_Task directions_: Reproduce verbatim the stretch of items from the line containing "Which of the candidates" through the end of the items.

_Source data_:
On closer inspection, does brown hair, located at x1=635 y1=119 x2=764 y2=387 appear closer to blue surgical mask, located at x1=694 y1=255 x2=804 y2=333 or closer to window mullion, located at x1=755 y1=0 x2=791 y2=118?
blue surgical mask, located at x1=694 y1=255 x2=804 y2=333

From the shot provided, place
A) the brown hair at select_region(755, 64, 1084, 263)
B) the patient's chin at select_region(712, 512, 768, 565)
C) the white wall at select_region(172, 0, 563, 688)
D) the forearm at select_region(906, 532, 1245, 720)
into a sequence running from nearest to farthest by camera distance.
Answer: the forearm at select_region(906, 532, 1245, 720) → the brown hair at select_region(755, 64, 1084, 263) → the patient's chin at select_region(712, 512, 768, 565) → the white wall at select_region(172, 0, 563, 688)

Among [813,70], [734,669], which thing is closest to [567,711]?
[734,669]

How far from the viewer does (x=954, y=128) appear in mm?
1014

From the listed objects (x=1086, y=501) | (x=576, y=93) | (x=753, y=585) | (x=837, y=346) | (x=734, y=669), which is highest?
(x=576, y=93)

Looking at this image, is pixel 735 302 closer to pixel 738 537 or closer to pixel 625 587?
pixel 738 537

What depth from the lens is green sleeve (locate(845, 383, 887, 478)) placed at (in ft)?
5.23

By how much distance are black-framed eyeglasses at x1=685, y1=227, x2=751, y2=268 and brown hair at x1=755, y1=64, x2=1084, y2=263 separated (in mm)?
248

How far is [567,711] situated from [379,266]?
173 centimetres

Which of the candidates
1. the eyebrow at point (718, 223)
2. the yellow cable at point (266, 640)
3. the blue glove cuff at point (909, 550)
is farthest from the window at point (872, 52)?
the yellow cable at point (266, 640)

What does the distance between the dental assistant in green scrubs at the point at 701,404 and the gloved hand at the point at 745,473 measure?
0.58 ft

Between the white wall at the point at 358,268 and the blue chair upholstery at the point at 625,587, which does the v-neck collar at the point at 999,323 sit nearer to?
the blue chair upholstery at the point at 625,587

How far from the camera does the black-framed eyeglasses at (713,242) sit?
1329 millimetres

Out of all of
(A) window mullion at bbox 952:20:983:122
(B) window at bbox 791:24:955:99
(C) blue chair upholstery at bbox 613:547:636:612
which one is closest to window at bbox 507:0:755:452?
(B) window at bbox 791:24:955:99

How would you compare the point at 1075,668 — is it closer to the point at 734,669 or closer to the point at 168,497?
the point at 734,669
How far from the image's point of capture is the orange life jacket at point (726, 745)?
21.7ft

_Result of the task_:
Which of the candidates
1. the eyebrow at point (718, 223)
2. the yellow cable at point (266, 640)
3. the blue glove cuff at point (909, 550)
is farthest from the window at point (872, 52)?
the yellow cable at point (266, 640)

What does the distance between the dental assistant in green scrubs at the point at 701,404 and the gloved hand at the point at 745,473 measure?
0.58 ft

Between the white wall at the point at 358,268 and the blue chair upholstery at the point at 625,587, which does the v-neck collar at the point at 999,323 sit nearer to?
the blue chair upholstery at the point at 625,587

How far from the camera does the black-framed eyeglasses at (713,242) sit?
1329 millimetres

Out of all of
(A) window mullion at bbox 952:20:983:122
(B) window at bbox 791:24:955:99
(C) blue chair upholstery at bbox 613:547:636:612
which one is closest to window at bbox 507:0:755:452?
(B) window at bbox 791:24:955:99

How would you compare the point at 1075,668 — is it closer to the point at 734,669 or closer to the point at 168,497?
the point at 734,669
How far from the image's point of capture is the orange life jacket at point (726, 745)?
21.7ft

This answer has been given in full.